__Tarea A__.
Imprime el fragmento del texto sobre el fichaje de Bale que empieza en "Algo lógico, pues" y termina en "motivo? Mesut Özil.".
__Tarea B__.
Según el texto sobre el fichaje de Bale, ¿cuánto tiempo se alargó la negociación con Daniel Levy?
__Tarea C__.
Retoma el texto sobre el fichaje de Bale y continúalo a partir de su última frase.

__Texto de estudio__.
Habitualmente, los fichajes sobre la bocina en el mercado suelen ir acompañados de una gran alegría para los aficionados. En lo relativo al Real Madrid, el caso de Gareth Bale fue uno de los últimos que mantuvo al aficionado madridista con el corazón en un puño hasta el último día de mercado.
Algo lógico, pues la negociación con Daniel Levy fue durísima y se alargó por casi 3 meses. Un tiempo en el que el galés hizo de todo: se declaró en rebeldía, no se presentó en la pretemporada… Sin embargo, cuando el expreso de Cardiff fue finalmente anunciado el último día de mercado, la sensación de la afición fue agridulce. ¿El motivo? Mesut Özil.
Un cierre de mercado con una mezcla de emociones en el madridismo
Fue injusto para Gareth, especialmente después de un verano en el que hizo todo lo posible para vestir de blanco, aterrizar en la capital y que el júbilo de su fichaje se viera en cierta medida empañada por la salida del alemán. Pero así fue, y así quedó demostrado tal día como hoy hace 13 años, en su presentación en el Santiago Bernabéu.

__Material proporcionado__.
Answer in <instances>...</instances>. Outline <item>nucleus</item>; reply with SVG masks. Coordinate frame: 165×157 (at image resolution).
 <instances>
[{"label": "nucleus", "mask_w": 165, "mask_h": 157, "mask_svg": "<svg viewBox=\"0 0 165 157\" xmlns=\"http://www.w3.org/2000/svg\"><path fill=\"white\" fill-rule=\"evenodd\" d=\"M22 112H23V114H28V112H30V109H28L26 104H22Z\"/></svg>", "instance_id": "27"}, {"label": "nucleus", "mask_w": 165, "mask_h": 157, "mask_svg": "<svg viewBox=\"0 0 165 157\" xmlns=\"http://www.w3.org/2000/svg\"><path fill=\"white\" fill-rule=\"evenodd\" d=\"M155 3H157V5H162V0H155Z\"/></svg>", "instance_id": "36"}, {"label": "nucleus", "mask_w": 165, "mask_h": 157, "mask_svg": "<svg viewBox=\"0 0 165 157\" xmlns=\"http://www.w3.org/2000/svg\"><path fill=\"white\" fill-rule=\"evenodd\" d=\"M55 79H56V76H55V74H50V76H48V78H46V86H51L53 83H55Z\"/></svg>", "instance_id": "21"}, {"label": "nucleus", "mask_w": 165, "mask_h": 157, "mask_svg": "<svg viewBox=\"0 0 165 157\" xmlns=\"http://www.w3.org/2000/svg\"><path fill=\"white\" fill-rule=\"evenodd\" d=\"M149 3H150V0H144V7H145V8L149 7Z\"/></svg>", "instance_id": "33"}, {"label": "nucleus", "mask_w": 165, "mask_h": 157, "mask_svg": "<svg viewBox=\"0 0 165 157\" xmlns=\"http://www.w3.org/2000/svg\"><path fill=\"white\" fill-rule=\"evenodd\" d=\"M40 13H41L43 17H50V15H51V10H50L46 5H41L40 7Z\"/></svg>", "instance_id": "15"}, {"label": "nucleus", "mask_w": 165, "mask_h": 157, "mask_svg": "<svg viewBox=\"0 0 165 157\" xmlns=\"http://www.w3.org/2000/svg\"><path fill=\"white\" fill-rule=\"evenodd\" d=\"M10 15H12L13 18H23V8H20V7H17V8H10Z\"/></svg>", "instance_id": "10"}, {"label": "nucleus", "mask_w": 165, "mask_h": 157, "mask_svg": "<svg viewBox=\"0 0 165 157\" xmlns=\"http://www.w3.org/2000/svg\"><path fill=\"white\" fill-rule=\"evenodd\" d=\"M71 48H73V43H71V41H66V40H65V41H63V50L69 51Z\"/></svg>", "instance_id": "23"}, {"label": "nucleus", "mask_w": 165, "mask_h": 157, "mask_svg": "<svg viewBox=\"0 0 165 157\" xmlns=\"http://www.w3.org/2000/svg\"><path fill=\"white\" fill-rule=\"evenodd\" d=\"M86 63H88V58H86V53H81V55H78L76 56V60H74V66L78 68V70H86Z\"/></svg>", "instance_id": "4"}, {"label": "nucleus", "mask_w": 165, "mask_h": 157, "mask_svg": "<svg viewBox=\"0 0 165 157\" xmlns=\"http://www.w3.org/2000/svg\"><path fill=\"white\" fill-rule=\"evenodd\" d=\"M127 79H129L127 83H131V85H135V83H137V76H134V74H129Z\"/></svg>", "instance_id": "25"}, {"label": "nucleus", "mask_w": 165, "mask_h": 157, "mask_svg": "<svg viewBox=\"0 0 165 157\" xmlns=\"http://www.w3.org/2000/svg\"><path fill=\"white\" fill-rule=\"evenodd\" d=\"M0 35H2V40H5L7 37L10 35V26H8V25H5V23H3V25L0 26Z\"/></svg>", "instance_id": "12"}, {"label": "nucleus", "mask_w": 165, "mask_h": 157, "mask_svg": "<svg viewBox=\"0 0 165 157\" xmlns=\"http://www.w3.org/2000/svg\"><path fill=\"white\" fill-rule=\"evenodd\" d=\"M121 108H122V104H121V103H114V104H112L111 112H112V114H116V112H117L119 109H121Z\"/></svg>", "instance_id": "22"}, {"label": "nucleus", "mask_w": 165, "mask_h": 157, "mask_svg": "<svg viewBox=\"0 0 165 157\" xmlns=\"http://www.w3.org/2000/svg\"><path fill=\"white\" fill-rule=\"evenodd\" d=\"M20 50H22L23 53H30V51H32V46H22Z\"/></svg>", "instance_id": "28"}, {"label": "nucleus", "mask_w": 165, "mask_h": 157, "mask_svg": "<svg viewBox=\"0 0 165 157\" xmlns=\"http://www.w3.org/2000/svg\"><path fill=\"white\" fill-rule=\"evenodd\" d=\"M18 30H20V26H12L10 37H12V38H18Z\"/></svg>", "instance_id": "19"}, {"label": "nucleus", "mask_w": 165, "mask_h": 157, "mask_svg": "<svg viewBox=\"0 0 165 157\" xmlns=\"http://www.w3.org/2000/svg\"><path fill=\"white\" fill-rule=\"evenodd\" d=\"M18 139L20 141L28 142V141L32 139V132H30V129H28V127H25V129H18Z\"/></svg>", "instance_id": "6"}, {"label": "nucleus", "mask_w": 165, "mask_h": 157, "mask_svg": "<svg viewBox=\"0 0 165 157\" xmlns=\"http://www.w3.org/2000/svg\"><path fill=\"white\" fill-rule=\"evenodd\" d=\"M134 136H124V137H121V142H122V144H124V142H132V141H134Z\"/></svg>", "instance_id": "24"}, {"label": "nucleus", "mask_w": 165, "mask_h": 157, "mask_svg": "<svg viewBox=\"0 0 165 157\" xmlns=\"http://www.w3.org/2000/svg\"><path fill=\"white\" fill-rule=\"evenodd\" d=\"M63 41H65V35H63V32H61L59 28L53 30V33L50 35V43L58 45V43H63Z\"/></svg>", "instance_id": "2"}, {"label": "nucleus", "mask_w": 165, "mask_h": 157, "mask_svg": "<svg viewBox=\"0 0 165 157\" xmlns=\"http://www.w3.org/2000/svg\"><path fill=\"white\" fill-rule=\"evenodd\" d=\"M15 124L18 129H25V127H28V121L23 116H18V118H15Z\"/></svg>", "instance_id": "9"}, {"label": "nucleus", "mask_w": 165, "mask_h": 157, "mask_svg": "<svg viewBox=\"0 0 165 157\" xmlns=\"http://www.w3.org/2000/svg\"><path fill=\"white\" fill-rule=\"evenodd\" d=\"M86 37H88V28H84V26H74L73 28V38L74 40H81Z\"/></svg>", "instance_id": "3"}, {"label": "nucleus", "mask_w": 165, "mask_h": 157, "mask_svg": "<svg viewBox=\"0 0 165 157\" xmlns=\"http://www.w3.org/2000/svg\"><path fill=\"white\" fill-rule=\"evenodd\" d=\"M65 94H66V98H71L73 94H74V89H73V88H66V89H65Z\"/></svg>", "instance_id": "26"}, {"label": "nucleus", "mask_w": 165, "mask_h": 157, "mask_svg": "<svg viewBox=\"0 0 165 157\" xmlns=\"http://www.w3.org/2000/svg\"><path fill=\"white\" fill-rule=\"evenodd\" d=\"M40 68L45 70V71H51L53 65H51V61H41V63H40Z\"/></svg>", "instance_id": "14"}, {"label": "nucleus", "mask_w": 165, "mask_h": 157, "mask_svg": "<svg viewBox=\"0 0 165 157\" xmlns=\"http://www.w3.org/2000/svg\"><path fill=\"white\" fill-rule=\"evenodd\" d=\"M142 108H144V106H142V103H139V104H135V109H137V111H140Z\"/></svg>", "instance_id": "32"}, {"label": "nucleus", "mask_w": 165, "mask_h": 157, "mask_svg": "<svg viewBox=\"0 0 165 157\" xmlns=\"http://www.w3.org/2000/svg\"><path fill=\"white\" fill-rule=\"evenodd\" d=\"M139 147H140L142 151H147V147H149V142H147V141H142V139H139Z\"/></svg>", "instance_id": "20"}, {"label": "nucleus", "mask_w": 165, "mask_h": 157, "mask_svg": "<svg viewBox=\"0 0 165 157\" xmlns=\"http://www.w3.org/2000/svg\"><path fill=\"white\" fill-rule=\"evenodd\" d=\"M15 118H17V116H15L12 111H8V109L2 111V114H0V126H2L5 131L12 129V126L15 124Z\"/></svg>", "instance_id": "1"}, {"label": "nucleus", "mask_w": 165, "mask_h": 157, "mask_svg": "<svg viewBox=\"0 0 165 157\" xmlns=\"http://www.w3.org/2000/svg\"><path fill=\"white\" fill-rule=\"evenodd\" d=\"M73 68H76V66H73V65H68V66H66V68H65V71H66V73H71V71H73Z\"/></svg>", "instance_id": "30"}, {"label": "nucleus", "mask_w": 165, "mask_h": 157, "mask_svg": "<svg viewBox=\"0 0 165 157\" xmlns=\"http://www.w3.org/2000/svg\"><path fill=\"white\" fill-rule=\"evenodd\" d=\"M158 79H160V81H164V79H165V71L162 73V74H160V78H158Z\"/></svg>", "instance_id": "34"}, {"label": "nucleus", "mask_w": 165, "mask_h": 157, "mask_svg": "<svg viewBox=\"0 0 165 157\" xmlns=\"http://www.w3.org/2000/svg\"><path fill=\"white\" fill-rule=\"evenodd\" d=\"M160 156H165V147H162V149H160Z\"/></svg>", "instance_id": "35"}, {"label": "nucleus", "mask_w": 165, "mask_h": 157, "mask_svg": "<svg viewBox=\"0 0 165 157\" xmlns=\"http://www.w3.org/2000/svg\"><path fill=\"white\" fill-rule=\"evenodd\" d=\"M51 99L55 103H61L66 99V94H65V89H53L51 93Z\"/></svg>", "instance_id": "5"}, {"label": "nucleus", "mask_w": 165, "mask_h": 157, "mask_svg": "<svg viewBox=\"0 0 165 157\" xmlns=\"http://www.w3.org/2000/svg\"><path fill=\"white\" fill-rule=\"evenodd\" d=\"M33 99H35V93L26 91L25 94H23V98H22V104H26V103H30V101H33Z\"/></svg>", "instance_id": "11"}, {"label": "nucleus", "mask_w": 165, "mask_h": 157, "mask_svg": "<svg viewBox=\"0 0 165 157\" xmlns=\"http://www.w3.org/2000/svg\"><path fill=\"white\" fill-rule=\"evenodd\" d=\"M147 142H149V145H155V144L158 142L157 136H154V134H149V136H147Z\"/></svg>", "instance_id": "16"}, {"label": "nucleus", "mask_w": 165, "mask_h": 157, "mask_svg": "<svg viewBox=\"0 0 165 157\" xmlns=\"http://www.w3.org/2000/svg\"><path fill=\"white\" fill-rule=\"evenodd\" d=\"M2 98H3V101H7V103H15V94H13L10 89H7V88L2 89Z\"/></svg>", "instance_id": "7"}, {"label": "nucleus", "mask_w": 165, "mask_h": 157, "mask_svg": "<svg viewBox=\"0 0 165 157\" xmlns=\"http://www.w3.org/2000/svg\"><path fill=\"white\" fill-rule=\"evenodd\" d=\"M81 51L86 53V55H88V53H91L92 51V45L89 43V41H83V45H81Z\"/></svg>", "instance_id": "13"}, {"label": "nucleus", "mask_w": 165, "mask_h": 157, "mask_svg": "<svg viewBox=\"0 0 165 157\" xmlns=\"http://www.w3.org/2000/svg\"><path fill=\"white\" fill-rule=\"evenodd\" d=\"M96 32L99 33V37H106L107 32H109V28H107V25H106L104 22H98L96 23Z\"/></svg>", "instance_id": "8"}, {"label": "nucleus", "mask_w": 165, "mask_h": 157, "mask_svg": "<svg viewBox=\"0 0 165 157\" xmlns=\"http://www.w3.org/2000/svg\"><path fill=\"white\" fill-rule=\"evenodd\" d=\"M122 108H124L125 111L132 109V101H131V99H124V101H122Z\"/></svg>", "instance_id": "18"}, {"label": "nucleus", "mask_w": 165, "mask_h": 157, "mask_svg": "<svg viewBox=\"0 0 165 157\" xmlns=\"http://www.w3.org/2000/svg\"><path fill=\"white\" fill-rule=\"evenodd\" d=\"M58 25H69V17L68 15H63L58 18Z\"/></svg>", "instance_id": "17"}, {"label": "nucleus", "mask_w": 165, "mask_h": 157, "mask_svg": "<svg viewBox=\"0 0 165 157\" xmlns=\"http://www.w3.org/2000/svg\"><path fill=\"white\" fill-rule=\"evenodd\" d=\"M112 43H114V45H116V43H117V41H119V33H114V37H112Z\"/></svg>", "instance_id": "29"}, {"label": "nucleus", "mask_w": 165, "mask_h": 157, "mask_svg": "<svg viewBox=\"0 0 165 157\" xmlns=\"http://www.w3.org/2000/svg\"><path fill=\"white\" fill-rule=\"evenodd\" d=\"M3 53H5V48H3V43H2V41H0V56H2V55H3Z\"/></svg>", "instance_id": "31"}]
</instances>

__Tu respuesta A__.
Algo lógico, pues la negociación con Daniel Levy fue durísima y se alargó por casi 3 meses. Un tiempo en el que el galés hizo de todo: se declaró en rebeldía, no se presentó en la pretemporada… Sin embargo, cuando el expreso de Cardiff fue finalmente anunciado el último día de mercado, la sensación de la afición fue agridulce. ¿El motivo? Mesut Özil.

__Tu respuesta B__.
Casi 3 meses.

__Tu respuesta C__.
Era el último galáctico. El fichaje más grande acometido por el conjunto blanco en los últimos años, y el más caro de su historia. Y aún con todo ello, su presentación estuvo marcada por los gritos de “Özil no se vende” por parte de un sector de los aficionados allí presentes.
El motivo es que aquel cierre de mercado estuvo marcado por el fichaje de Bale y la venta de Özil en cuestión de apenas horas. Y si bien lo del galés era el movimiento más esperado por parte de la afición blanca, lo de Mesut pilló a todo el mundo por sorpresa. Incluso al propio Özil, que reconoció años después su error.
Años después, se entiende que poco más pudo hacer Florentino Pérez. El padre del centrocampista, por entonces su agente, acudió a la oficina del conjunto blanco reclamando un salario fuera de mercado, amenazando al presidente con marcharse a la Premier si no le daban lo que pedía, con una altivez más propia de un atraco que de una negociación contractual.
Lo que no se esperaba es que la respuesta del presidente fue tan tajante como definitiva: “Trae el dinero y gracias por todo”. Y antes de darse cuenta, Mesut estaba haciendo sus maletas para poner rumbo a Londres y abandonar la casa en la que había sido ídolo durante tres cortos, pero intensos años.
Tal fue el error cometido que, pocos meses después, Mesut cortó relaciones profesionales con su padre, al ser plenamente consciente de que había abandonado el club más grande del mundo para irse a un equipo que, en aquel momento, era poco más que un equipo de segunda fila.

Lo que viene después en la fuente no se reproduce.